[Aufgabe 1]
Welche drei Musikrichtungen unterhielten sich laut dem Text über Werner Pirchner in seiner Stilwelt auf Augenhöhe?

[Textauszug]
'''

Der Tiroler Komponist Werner Pirchner. 

Foto: Filmladen

Wien - Er war nicht nur im schönen Tirolerland, dessen als beengend empfundene Wertetraditionen Werner Pirchner satirisch durchleuchtete, eine heitere Provokation. Eigentlich war er dies auch für jene komponierende Zunft, die sich als Material erforschende Moderne verstand. Bei Pirchner, der tonal komponierte, zeigte sich nämlich, dass Innovation und Originalität miteinander - auf befruchtende Art und Weise - so gar nichts zu tun haben mussten. Pirchner war - im Sinne des Avantgardeanspruchs - nicht innovativ, dennoch hochinspiriert. Also: ein ernsthafter Komponist und handwerklich versierter Autodidakt, der alles akademische Regelwerk durch den Kakao pointierter Infragestellung zog.

Und: Er war der Bewohner jener liberalen Stilwelt, in der sich Volksmusik, Jazz und Klassik auf Augenhöhe unterhielten und die Errungenschaften von Karl Valentin und Monty Python durchschimmerten.

'''

[Auszüge aus Datensätzen]

'''

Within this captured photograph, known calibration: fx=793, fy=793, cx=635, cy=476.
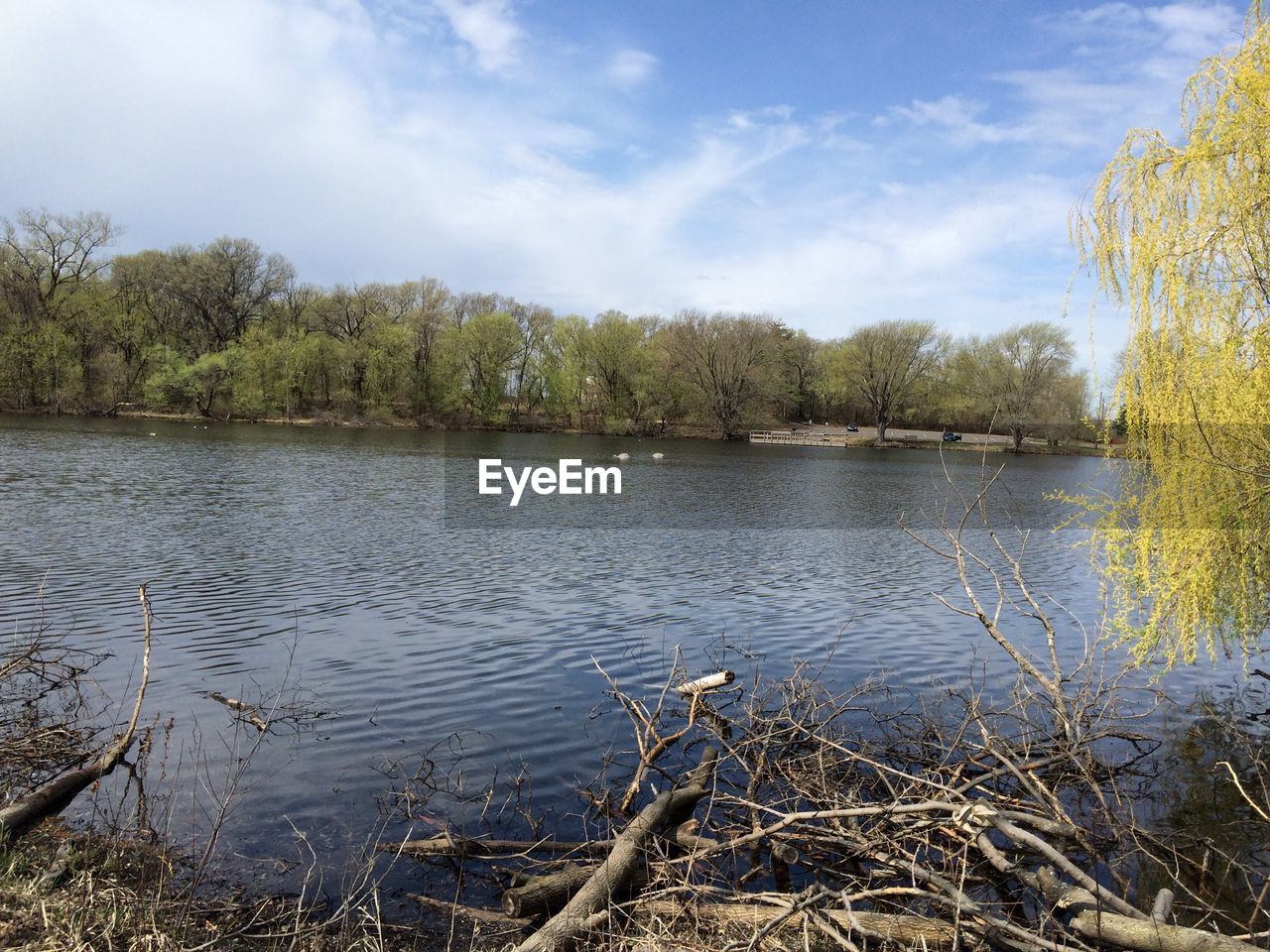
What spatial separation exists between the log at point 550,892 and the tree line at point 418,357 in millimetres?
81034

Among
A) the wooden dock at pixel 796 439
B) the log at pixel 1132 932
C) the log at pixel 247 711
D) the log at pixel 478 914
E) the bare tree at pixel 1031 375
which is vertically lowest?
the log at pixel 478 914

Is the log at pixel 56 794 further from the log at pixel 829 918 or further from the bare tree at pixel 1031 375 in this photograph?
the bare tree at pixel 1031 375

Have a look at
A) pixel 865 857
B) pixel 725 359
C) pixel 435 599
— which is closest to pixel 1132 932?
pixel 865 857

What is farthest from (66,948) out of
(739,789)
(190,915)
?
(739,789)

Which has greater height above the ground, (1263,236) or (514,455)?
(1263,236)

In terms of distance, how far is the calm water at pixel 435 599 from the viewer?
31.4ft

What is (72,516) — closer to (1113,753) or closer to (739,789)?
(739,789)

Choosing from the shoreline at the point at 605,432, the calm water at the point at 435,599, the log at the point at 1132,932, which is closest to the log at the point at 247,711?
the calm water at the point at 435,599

'''
'''

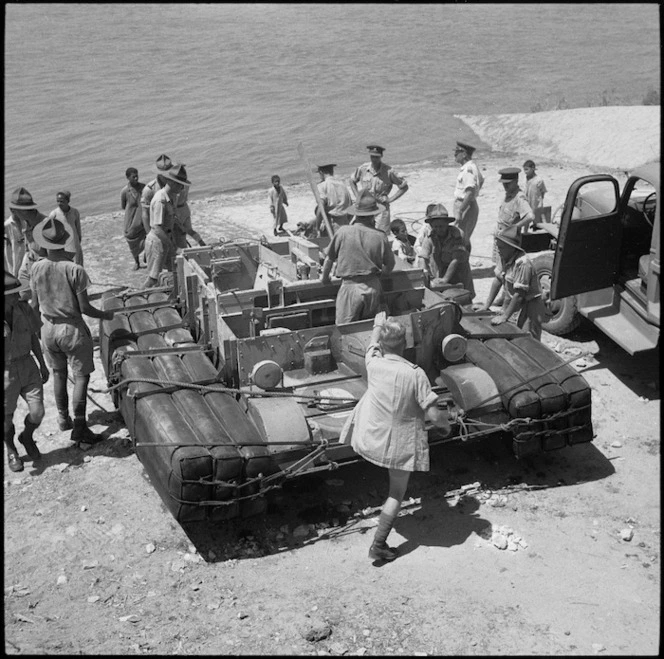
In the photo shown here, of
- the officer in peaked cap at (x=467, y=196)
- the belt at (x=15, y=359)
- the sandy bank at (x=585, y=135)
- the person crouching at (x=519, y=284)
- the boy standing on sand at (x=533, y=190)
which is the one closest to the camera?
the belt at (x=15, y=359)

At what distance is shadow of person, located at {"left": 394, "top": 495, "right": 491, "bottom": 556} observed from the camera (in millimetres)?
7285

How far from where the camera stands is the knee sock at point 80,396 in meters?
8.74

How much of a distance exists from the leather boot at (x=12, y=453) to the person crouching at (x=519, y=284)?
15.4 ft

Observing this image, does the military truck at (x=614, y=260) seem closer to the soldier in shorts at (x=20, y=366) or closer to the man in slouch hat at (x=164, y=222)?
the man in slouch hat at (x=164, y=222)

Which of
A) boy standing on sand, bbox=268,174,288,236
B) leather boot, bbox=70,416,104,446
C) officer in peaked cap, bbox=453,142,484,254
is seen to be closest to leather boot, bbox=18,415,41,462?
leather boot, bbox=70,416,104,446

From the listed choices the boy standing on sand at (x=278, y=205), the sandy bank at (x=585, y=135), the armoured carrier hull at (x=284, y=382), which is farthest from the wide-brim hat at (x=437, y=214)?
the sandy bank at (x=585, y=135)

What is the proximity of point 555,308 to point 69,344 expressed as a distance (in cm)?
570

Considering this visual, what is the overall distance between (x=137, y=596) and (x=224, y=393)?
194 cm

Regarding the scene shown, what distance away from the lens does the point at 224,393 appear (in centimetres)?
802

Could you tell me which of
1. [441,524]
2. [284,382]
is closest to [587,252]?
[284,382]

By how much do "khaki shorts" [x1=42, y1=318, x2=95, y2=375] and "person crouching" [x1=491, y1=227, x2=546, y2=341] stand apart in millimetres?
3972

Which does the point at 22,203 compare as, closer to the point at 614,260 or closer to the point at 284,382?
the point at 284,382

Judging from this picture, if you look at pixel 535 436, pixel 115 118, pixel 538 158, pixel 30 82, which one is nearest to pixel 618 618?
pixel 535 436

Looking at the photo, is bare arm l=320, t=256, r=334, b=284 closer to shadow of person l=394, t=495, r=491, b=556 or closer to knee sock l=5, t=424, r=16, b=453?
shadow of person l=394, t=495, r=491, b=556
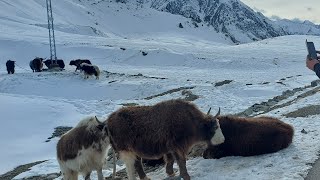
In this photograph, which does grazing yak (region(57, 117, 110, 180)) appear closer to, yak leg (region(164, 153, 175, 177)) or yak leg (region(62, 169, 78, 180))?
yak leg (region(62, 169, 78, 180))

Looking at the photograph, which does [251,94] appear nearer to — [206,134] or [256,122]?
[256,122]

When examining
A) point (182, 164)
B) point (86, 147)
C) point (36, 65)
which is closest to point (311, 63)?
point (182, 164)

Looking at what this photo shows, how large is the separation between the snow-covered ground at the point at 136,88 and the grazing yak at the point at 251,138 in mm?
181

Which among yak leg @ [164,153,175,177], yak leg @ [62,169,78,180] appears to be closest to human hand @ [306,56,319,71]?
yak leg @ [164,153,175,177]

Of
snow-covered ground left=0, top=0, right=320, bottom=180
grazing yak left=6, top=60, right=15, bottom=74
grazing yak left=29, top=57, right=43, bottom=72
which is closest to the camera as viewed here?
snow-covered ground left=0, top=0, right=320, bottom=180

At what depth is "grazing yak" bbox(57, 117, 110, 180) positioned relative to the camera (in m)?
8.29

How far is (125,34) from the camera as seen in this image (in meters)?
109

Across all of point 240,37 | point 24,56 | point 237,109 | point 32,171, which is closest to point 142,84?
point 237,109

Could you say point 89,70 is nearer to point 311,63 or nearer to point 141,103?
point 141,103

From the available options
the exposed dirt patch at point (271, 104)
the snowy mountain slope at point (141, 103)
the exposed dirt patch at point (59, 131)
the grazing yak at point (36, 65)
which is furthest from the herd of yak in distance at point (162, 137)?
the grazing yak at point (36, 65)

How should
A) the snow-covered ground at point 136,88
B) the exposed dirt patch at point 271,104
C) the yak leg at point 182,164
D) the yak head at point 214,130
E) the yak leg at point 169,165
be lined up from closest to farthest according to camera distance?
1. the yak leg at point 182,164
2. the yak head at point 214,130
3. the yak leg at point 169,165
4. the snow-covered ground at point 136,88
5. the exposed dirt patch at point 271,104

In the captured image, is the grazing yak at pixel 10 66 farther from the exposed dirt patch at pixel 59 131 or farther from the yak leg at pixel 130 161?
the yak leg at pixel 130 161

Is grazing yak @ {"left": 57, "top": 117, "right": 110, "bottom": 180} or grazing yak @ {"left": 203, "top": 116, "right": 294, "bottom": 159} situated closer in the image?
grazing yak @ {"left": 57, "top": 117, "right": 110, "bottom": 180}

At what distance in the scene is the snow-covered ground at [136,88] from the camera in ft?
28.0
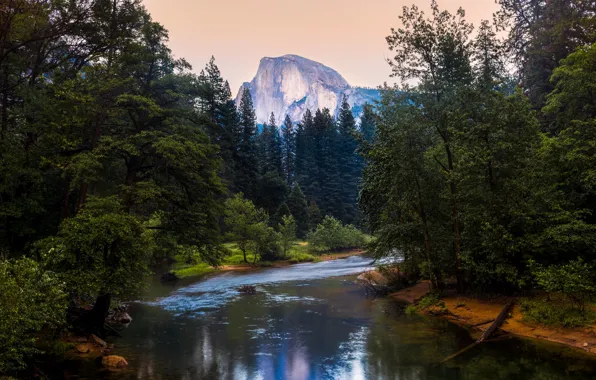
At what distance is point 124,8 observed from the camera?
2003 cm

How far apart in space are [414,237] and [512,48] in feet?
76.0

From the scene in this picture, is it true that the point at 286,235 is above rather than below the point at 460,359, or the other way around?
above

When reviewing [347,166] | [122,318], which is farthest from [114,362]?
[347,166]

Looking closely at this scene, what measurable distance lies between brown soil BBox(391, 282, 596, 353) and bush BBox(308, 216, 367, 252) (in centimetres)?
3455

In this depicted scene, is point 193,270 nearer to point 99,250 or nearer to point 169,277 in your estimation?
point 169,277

'''

[Aufgabe 2]
Stelle die Zeilen der Auflistung als nummerierte Liste dar, beginnend mit der Zeile, die "How far is (125,34)" enthält, und endend mit der Zeile, die "5. the exposed dirt patch at point 271,104" enthält. Leerzeilen lässt du weg.

[Erwartete Antwort 1]
Volksmusik, Jazz und Klassik.

[Erwartete Antwort 2]
1. How far is (125,34) from the camera as seen in this image (in meters)?
2. 109
3. Across all of point 240,37 | point 24,56 | point 237,109 | point 32,171, which is closest to point 142,84?
4. point 237,109
5. Could you say point 89,70 is nearer to point 311,63 or nearer to point 141,103?
6. point 141,103
7. From the available options
8. the exposed dirt patch at point (271, 104)
9. the snowy mountain slope at point (141, 103)
10. the exposed dirt patch at point (59, 131)
11. the grazing yak at point (36, 65)
12. which is furthest from the herd of yak in distance at point (162, 137)?
13. the grazing yak at point (36, 65)
14. How should
15. A) the snow-covered ground at point 136,88
16. B) the exposed dirt patch at point 271,104
17. C) the yak leg at point 182,164
18. D) the yak head at point 214,130
19. E) the yak leg at point 169,165
20. be lined up from closest to farthest according to camera distance?
21. 1. the yak leg at point 182,164
22. 2. the yak head at point 214,130
23. 3. the yak leg at point 169,165
24. 4. the snow-covered ground at point 136,88
25. 5. the exposed dirt patch at point 271,104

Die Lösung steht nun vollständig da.